> **Consignes**:
(a) D'après le texte sur la fréquentation de Siem Reap, de quel pourcentage la fréquentation de l'aéroport de Sihanoukville a-t-elle progressé ?
(b) Recopiez mot pour mot le passage du texte sur la fréquentation de Siem Reap compris entre « Siem Reap en » et « baisse de 6,26 %. », ces deux bornes incluses.

> **Texte**:
──────

La Chine, dont les citoyens constituent le premier bataillon de voyageurs se rendant à Siem Reap, accuse une baisse de 18,76 %
Quasiment indissociables d’un séjour à Siem Reap, les visites des temples d’Angkor constituent l’un des principaux baromètres pour établir les statistiques de fréquentation. Sur les 10 premiers mois de 2019, 2 090 023 entrées ont été enregistrées, soit une baisse de 13,69 % par rapport à 2018. Des trois pays qui se placent sur le podium en matière de fréquentation, seuls les États-Unis restent stables. La Chine, dont les citoyens constituent le premier bataillon de voyageurs se rendant à Siem Reap, accuse une baisse de 18,76 %, représentant ainsi près de 200 000 personnes en moins. Le nombre de visiteurs en provenance de Corée du Sud recule de près de 30 %.
Siem Reap en première ligne
La tendance se montre identique, à des degrés divers, en ce qui concerne les autres nationalités. Les ressortissants français n’échappant pas à cette décrue. 76 642 visiteurs hexagonaux ont visité les temples dans la période comprise entre janvier et octobre 2019, soit une baisse de 6,26 %.
Cette baisse de la fréquentation ne semble impacter que l’unique ville de Siem Reap. Dans son dernier rapport, le Ministère du Tourisme comptabilise le nombre d’entrées sur l’ensemble des points d’accès au royaume. Si les mouvements aux postes-frontière terrestres restent stables, les arrivées par voie aérienne enregistrent en revanche cette année une hausse concernant l’aéroport de Phnom Penh (+12,7 %) et, surtout, celui de Sihanoukville, dont la fréquentation témoigne d’un progrès spectaculaire de 308 %. Ce chiffre reste bien loin de celui enregistré par Siem Reap, qui chute de 14,6 % par rapport à l’année précédente.

──────

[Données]
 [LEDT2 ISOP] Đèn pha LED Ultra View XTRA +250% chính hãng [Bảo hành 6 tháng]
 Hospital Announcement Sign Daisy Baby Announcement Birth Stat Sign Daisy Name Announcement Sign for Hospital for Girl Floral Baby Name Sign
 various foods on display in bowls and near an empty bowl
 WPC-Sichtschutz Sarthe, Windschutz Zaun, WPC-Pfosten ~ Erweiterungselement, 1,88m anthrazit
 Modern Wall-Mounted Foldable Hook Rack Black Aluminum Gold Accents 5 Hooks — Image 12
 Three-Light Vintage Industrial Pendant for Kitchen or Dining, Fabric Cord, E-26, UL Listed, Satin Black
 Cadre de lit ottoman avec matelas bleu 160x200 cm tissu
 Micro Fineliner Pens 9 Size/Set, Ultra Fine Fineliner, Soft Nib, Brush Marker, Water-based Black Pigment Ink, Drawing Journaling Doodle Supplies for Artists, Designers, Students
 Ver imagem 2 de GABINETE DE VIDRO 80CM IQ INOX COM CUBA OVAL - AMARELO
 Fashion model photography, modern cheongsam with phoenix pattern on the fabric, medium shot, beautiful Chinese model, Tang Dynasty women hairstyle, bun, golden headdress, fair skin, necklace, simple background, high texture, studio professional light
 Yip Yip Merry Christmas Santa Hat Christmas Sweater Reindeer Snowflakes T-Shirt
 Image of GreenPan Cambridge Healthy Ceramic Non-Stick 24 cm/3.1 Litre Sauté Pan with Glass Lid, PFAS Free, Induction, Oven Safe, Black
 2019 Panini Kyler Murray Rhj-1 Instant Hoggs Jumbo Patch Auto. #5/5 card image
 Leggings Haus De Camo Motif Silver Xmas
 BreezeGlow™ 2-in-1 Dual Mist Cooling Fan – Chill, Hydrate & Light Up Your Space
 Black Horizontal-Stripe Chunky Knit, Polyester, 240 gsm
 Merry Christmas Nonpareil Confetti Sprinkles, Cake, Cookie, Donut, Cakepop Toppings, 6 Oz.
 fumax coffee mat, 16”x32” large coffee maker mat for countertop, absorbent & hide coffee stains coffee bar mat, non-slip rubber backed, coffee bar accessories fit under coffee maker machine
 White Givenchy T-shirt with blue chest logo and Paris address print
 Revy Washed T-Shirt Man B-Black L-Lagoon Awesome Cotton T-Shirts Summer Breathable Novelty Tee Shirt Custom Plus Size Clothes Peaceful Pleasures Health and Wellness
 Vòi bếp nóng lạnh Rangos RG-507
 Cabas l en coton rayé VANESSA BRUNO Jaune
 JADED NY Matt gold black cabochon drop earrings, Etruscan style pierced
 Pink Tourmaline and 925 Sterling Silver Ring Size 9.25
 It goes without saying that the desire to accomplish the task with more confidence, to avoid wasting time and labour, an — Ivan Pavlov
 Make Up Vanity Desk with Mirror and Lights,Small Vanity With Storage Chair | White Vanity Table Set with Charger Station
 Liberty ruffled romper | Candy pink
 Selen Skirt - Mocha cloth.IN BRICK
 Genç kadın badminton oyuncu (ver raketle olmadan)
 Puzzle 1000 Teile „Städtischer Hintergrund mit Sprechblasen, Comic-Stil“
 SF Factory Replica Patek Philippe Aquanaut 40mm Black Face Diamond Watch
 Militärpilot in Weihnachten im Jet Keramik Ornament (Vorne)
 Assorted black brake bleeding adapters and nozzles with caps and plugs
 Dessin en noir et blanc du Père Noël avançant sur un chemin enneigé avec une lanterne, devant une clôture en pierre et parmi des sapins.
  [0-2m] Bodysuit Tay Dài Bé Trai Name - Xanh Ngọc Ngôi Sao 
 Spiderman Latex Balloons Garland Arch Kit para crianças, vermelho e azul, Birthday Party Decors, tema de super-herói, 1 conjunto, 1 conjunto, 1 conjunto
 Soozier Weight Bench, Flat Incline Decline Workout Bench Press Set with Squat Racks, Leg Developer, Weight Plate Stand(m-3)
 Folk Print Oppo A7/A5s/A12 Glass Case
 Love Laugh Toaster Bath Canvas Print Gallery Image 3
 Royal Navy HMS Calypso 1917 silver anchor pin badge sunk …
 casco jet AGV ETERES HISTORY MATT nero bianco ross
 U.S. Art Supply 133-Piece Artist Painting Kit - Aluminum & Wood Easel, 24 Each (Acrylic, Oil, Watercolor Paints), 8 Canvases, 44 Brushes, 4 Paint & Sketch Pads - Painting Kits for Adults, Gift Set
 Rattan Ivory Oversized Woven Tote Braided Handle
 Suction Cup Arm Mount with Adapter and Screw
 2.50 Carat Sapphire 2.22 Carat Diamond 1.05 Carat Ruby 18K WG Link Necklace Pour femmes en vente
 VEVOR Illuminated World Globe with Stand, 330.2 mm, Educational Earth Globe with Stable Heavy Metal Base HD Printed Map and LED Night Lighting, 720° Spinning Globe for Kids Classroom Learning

──────

> **Corrigé**:
(a) Elle a progressé de 308 %.

(b)
Siem Reap en première ligne
La tendance se montre identique, à des degrés divers, en ce qui concerne les autres nationalités. Les ressortissants français n’échappant pas à cette décrue. 76 642 visiteurs hexagonaux ont visité les temples dans la période comprise entre janvier et octobre 2019, soit une baisse de 6,26 %.